Consumer televisions are only built for the home environment. They aren’t going to handle any other setting well, which means they will fail sooner.
2. Commercial displays offer true 24/7 reliability – Even if the display is going to be used in a cool, dry environment, with no hazards to speak of, merely utilizing a television 24/7 is going to burn it out quickly. The first thing most people notice when picking up a commercial display is that they are considerably heavier than consumer televisions. This is because they are built with heavy duty components like additional fans and enlarged heat sinks. These are essential in mitigating the additional heat that comes with continuous operation. And heat will bring down a display faster than just about anything else.
3. Commercial displays are built with additional connectivity options – Televisions don’t have to accommodate many external devices. Perhaps a DVD player or media streamer and that’s about it. For this reason, they are built with basic connectivity.
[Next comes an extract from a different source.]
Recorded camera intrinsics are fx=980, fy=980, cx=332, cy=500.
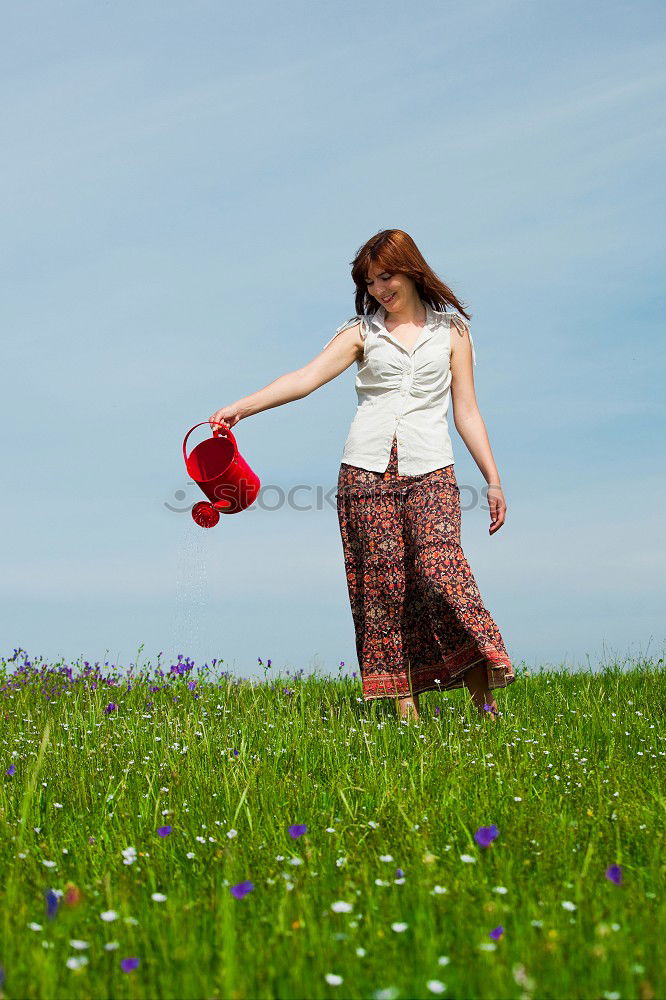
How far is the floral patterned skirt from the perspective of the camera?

A commercial display, though, has to be networked, set up for proper communication and attached to one or more media players. This takes additional inputs and ports, and if using a consumer television, there is always the chance that it won’t be compatible with a particular signage technology.
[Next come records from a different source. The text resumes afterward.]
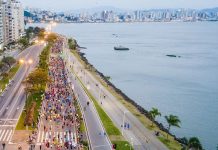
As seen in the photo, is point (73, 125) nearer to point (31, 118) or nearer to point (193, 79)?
point (31, 118)

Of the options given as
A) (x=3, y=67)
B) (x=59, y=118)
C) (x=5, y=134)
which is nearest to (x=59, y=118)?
(x=59, y=118)

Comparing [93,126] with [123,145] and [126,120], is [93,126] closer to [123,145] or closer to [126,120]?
[123,145]

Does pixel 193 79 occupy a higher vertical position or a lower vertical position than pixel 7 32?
lower

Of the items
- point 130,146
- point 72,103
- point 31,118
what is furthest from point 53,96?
point 130,146

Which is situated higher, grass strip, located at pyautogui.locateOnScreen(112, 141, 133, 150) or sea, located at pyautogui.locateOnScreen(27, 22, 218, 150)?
grass strip, located at pyautogui.locateOnScreen(112, 141, 133, 150)

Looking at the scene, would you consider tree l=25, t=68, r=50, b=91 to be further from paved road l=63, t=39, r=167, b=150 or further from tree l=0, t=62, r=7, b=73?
tree l=0, t=62, r=7, b=73

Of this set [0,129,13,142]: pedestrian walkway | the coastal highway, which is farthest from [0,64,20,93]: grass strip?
A: [0,129,13,142]: pedestrian walkway

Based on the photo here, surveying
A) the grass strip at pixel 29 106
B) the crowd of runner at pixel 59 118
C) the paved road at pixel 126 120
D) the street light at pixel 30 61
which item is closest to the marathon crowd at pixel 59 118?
the crowd of runner at pixel 59 118

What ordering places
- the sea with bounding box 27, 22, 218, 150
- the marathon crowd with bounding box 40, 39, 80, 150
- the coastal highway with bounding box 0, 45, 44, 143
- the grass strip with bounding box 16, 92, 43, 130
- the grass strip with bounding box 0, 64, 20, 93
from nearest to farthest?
the marathon crowd with bounding box 40, 39, 80, 150 < the coastal highway with bounding box 0, 45, 44, 143 < the grass strip with bounding box 16, 92, 43, 130 < the sea with bounding box 27, 22, 218, 150 < the grass strip with bounding box 0, 64, 20, 93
4. Commercial displays offer better brightness options – A consumer television is usually set close to 250 nits in brightness. That is enough for the home, but under commercial lighting, that level of brightness won’t be enough, and images will appear washed out. It’s even worse if the display is brought outside, and there’s no chance that a consumer television will produce a bright enough image for outdoor use.
Commercial displays are capable of much greater brightness levels. The standard range is between 700 nits and 3,000 nits. The former is plenty for areas with commercial lighting, while the latter can produce a clear, crisp image even under sunlight.
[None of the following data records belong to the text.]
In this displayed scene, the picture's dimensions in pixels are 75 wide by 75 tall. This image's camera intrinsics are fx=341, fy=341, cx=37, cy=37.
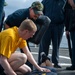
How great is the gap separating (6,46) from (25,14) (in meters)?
1.00

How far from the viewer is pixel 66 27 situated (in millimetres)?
6777

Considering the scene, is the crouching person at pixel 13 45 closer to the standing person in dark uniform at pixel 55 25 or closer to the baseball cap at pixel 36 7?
the baseball cap at pixel 36 7

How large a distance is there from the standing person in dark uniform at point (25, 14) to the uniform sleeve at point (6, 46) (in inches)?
29.8

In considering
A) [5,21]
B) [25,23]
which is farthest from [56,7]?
[25,23]

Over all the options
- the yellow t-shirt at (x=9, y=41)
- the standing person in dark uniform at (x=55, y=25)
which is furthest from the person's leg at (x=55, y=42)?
the yellow t-shirt at (x=9, y=41)

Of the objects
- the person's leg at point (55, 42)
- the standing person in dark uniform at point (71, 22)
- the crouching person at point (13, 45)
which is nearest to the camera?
the crouching person at point (13, 45)

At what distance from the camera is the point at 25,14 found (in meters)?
6.03

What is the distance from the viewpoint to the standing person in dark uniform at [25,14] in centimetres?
577

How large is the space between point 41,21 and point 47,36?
683 millimetres

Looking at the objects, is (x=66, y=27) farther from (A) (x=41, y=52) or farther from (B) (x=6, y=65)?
(B) (x=6, y=65)

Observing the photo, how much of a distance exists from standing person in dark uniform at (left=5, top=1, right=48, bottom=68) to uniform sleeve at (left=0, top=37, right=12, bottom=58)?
76 cm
5. Commercial displays are built with burn-in protection – If a consumer television is forced to display a single image or series of images around the clock for days on end, it will start developing artifacts due to the strain. This is known as image burn, and it’s often what ruins a television’s ability to provide signage. Manufacturers will not provide burn-in protection for consumer televisions, for obvious reasons.
But commercial displays are built with this protection, which means they can be operated 24/7/365 without developing any visual artifacts or ghost images.
6. Commercial displays come with better warranties – Manufacturer warranties have to take into account what the display is going to be used for. A consumer television is not intended for use as digital signage, and the warranty that comes with a television reflects this. If the owner goes ahead and uses their television for digital signage anyway, they will receive an unwelcome surprise when it inevitably comes time to service or replace the television. Most manufacturers will either reduce the warranty’s available period greatly or will void it outright.
Commercial displays are packaged with warranties that reflect the display’s quality. Instead of a month or two of protection, commercial displays are often protected for years following installation.
7. Commercial displays can be controlled with greater ease – Because digital signage is usually controlled remotely, commercial displays come with additional features to facilitate remote display management. For example, commercial displays can be configured so that their sleep mode never engages. This forces the display to stay on until it is powered off. And powering on/off can be done on a schedule, so businesses can program exactly when a display should be on, and when it should be off.
Consumer televisions don’t have features like these. They have to be powered on and off by someone in person. They can’t be programmed to switch on and off remotely, so if someone forgets to switch them on, that means no signage.
8. Commercial displays come with additional orientation options – Consumer televisions are only designed to be oriented in one way – horizontal. And that may be the orientation a business selects for their signage. However, if a business wants its signage to stand out a bit more, commercial displays can be arranged vertically. This can also help if space constraints are present, which is often the case in restaurants where customers order at the front.
Further, commercial displays can be tied together to create impressive video walls. A video wall is extremely powerful in getting attention, but it’s something that just can’t be done with consumer televisions.When considering whether a 24/7 display is needed and which option to choose, it’s best to think of consumer televisions and commercial displays as two entirely different technologies. They may look the same and appear to do the same thing, but put them side by side in a 24/7 signage setting, and it will soon be clear why commercial displays are the better value in the long run, and really the only option that makes sense in a business environment.